> _WHAT THE EXERCISE ASKS_
Below is a listing from which only part is wanted; return exactly the lines from the one with "[camera-trap image, curated labels]" up to and including the one with "common name: mountain lion".

> _SUPPLIED ENTRIES_
- - - -

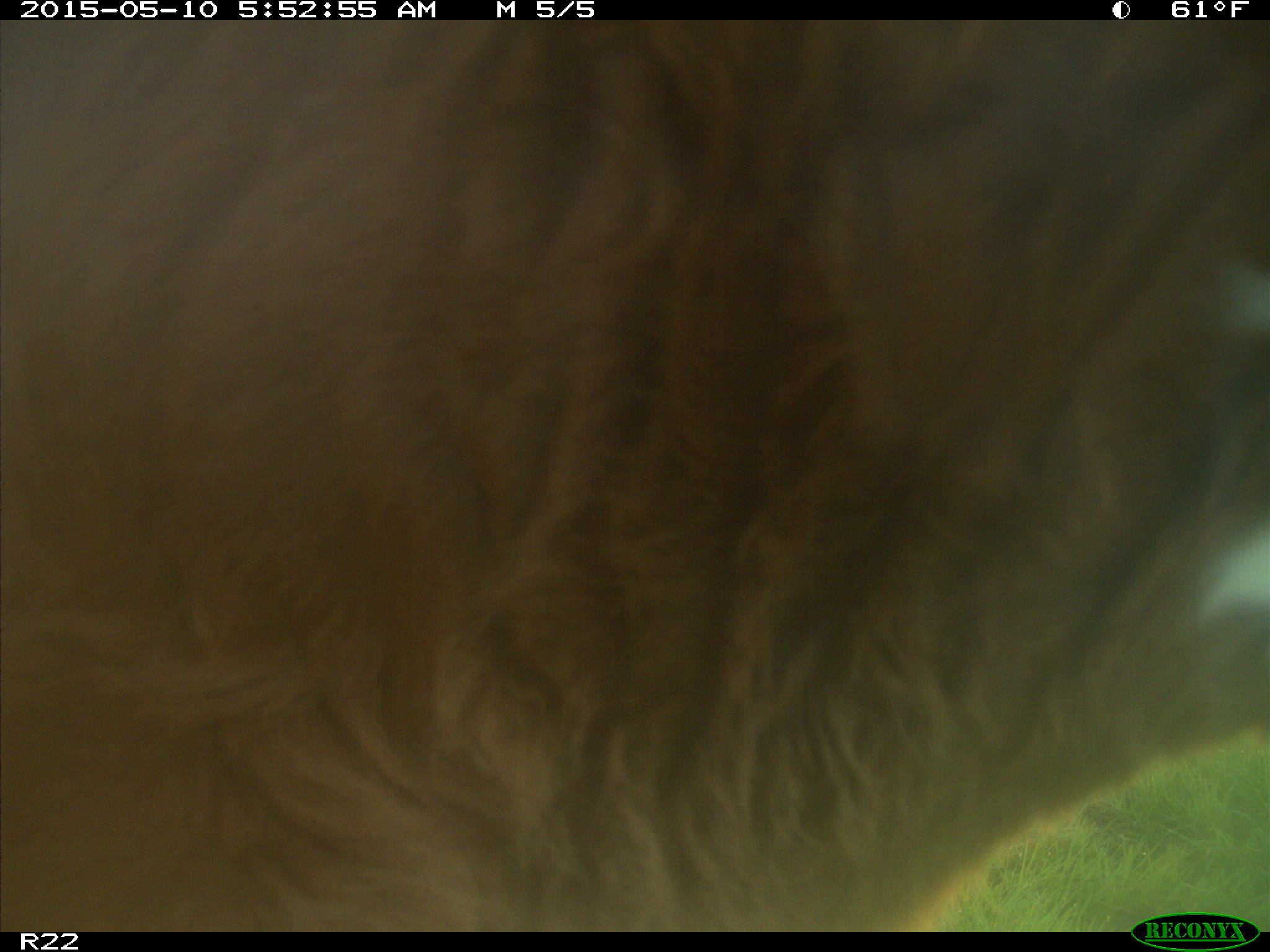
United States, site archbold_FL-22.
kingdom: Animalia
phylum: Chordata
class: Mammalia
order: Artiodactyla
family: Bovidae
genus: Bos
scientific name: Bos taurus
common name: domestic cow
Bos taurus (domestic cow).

- - - -

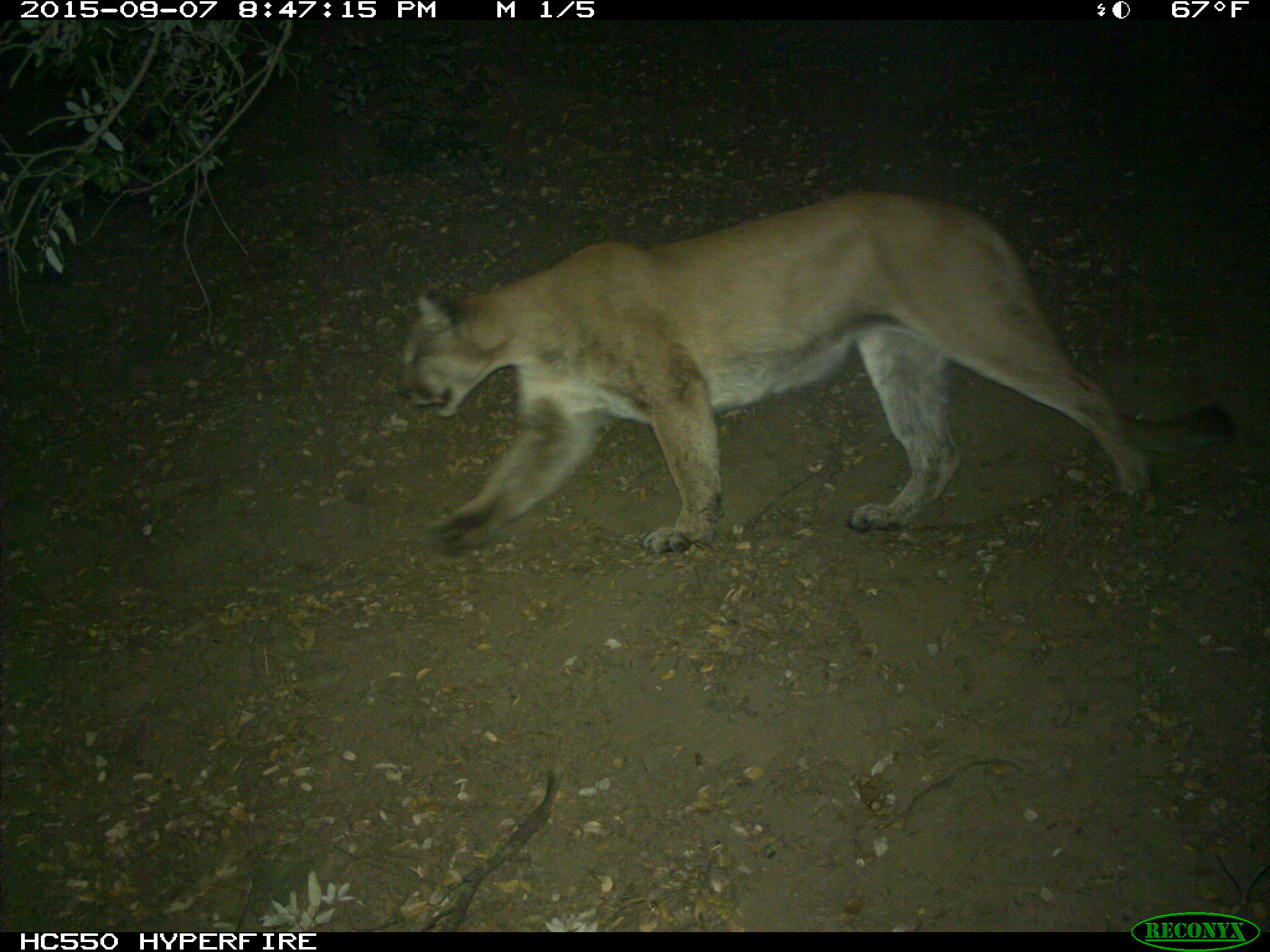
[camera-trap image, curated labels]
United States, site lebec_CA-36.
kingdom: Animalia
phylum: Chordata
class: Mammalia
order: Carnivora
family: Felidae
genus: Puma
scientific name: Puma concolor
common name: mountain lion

- - - -

> _FINISHED TASK_
[camera-trap image, curated labels]
United States, site lebec_CA-36.
kingdom: Animalia
phylum: Chordata
class: Mammalia
order: Carnivora
family: Felidae
genus: Puma
scientific name: Puma concolor
common name: mountain lion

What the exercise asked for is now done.